Qualora la decisione della Conferenza comporti la variazione urbanistica, il verbale conclusivo costituisce adozione di variante e pertanto dovrà essere depositato unitamente agli elaborati costitutivi della variante; del deposito dovrà essere dato pubblico avviso sul Bollettino Ufficiale della Regione e sulla stampa.

Gli atti sono soggetti ad osservazioni da parte di tutti i cittadini nei termini e secondo le modalità previste nella legge regionale. Terminate le fasi del deposito e sca duti i termini per la presentazione delle osservazioni, il Consiglio comunale entro i successivi 60 giorni deve pronunciarsi definitivamente sulla variante, tenendo conto delle osservazioni pervenute.
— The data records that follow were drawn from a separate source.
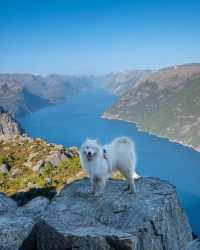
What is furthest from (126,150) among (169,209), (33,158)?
(33,158)

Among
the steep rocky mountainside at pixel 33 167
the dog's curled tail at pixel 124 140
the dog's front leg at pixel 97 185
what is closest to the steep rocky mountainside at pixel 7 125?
the steep rocky mountainside at pixel 33 167

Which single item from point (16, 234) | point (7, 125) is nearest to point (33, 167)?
point (16, 234)

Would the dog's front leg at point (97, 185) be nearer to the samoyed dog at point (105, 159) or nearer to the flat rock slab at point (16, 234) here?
the samoyed dog at point (105, 159)

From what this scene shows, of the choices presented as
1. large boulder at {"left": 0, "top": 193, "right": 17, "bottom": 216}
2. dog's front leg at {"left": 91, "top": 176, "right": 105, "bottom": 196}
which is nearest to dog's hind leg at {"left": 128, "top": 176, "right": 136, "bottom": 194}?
dog's front leg at {"left": 91, "top": 176, "right": 105, "bottom": 196}

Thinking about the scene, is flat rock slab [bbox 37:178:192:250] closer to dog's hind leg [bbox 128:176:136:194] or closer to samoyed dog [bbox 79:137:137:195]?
dog's hind leg [bbox 128:176:136:194]

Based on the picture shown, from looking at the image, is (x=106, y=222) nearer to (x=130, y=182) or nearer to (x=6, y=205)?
(x=130, y=182)

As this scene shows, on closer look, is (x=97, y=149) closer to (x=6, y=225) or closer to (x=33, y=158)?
(x=6, y=225)
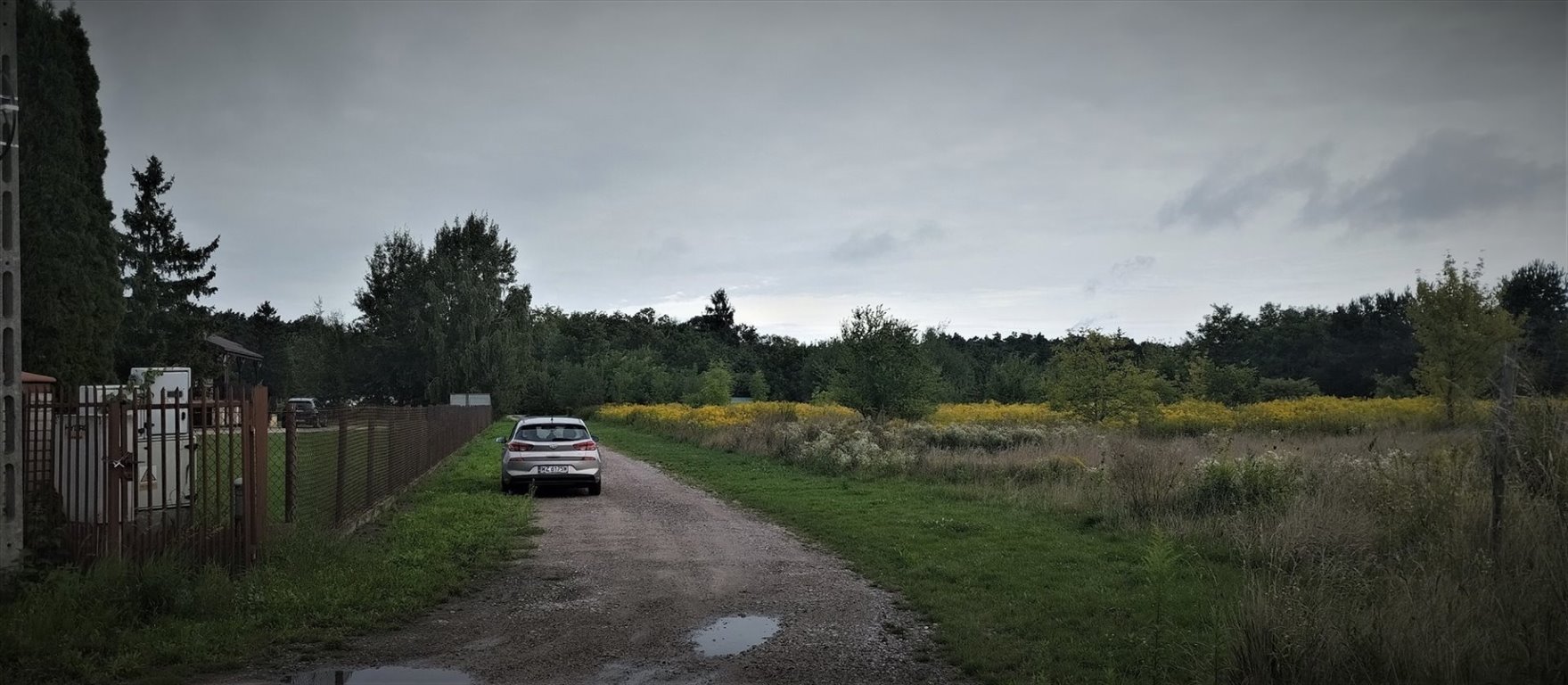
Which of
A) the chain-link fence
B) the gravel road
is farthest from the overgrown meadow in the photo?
the chain-link fence

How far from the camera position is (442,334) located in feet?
189

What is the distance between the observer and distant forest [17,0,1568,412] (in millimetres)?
26891

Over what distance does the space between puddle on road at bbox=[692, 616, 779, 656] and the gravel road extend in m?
0.10

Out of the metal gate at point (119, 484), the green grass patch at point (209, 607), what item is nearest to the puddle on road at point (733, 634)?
the green grass patch at point (209, 607)

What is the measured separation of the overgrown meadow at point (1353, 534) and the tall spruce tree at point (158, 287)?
41029 millimetres

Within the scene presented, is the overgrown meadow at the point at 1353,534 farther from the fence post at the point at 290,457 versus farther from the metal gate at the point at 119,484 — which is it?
the fence post at the point at 290,457

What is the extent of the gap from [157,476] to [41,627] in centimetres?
392

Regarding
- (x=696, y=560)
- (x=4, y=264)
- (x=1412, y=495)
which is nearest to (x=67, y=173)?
(x=4, y=264)

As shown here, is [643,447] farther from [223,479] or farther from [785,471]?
[223,479]

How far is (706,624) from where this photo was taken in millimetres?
7918

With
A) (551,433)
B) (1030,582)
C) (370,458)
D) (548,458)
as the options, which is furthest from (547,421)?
(1030,582)

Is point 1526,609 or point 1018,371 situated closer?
Answer: point 1526,609

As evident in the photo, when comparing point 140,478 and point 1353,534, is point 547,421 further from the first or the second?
point 1353,534

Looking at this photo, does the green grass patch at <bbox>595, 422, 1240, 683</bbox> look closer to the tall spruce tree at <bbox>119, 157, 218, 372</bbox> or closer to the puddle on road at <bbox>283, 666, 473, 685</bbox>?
the puddle on road at <bbox>283, 666, 473, 685</bbox>
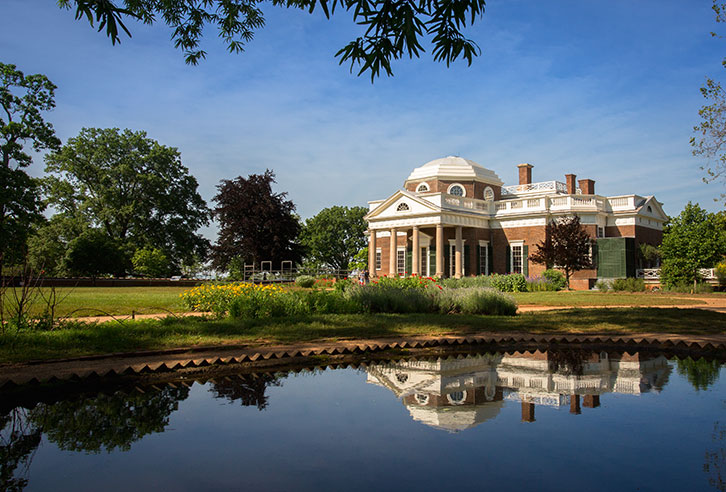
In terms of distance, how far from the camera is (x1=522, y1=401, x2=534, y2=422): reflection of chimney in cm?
478

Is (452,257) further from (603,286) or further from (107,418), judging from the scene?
(107,418)

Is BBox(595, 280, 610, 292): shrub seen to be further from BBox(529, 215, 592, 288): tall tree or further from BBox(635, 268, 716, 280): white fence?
BBox(635, 268, 716, 280): white fence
Il recente DPR 440 del 2000, modificando il DPR 447/98, ha chiarito alla fine del comma 2 dell'art. 5 che per detta pronuncia definitiva sulla variante non è richiesta l'approvazione da parte del livello sovraordinato, rappresentato nella nostra Regione dalla Provincia, la quale è chiamata ad esprimere le proprie valutazioni nell'ambito della conferenza dei servizi.

In proposito occorre accennare alla recente pronuncia della Corte Costituzionale n. 206 del 2001 che ha dichiarato l'illegittimità costituzionale dell'art. 25, comma 2, lettera g), del D.Lgs. 112 del 1998 "nella parte in cui prevede che, ove il progetto di insediamento contrasti con le previsioni di uno strumento urbanistico, la determinazione della conferenza di servizi costituisce, anche nell'ipotesi di dissenso della Regione, proposta di variante sulla quale si pronuncia definitivamente il consiglio comunale.".
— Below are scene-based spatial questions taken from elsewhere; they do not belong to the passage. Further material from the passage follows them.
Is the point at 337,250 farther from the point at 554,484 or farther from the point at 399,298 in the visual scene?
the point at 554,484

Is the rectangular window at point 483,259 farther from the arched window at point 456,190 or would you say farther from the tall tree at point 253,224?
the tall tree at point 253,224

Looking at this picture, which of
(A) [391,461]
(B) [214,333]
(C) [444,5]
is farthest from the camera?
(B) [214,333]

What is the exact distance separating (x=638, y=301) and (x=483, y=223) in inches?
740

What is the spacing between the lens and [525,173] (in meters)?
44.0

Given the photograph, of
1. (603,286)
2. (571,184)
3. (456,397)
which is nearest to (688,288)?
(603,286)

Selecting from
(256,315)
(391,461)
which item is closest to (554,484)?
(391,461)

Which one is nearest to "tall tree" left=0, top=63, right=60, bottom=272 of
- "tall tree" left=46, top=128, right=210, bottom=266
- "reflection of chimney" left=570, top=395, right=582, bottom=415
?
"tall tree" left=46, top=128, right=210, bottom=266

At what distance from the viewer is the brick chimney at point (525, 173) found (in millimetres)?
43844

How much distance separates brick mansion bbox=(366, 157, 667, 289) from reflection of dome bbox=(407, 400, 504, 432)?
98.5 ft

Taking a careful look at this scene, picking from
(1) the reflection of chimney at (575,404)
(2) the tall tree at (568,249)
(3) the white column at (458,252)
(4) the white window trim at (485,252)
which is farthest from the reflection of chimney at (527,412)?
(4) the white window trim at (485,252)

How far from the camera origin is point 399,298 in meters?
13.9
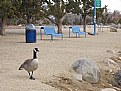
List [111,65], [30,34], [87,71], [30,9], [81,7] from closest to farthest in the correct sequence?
1. [87,71]
2. [111,65]
3. [30,34]
4. [30,9]
5. [81,7]

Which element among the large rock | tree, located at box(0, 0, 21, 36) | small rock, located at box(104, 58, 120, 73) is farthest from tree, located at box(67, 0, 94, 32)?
the large rock

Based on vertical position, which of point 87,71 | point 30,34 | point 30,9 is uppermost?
point 30,9

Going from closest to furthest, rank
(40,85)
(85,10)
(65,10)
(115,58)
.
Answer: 1. (40,85)
2. (115,58)
3. (65,10)
4. (85,10)

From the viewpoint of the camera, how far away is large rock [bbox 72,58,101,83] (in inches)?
450

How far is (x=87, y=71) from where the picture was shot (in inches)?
455

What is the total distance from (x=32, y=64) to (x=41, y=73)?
1499 mm

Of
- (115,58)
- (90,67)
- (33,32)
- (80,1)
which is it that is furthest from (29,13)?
(90,67)

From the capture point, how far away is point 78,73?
11695mm

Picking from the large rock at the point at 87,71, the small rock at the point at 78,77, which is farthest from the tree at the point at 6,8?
the small rock at the point at 78,77

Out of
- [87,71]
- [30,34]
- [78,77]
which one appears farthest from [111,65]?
[30,34]

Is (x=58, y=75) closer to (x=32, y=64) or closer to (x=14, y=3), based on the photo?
(x=32, y=64)

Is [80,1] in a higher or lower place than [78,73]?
higher

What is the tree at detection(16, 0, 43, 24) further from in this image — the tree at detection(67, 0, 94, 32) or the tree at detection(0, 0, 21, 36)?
the tree at detection(67, 0, 94, 32)

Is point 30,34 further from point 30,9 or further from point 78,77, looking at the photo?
point 30,9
La Corte ha rilevato infatti che la norma censurata comporta una lesione della competenza regionale (in Emilia-Romagna della Provincia) in materia urbanistica, che non viene salvaguardata dalle regole generali che disciplinano la conferenza dei servizi.

Detta pronuncia sembra pertanto precludere che la conferenza possa concludersi positivamente nell'ipotesi di dissenso della Provincia.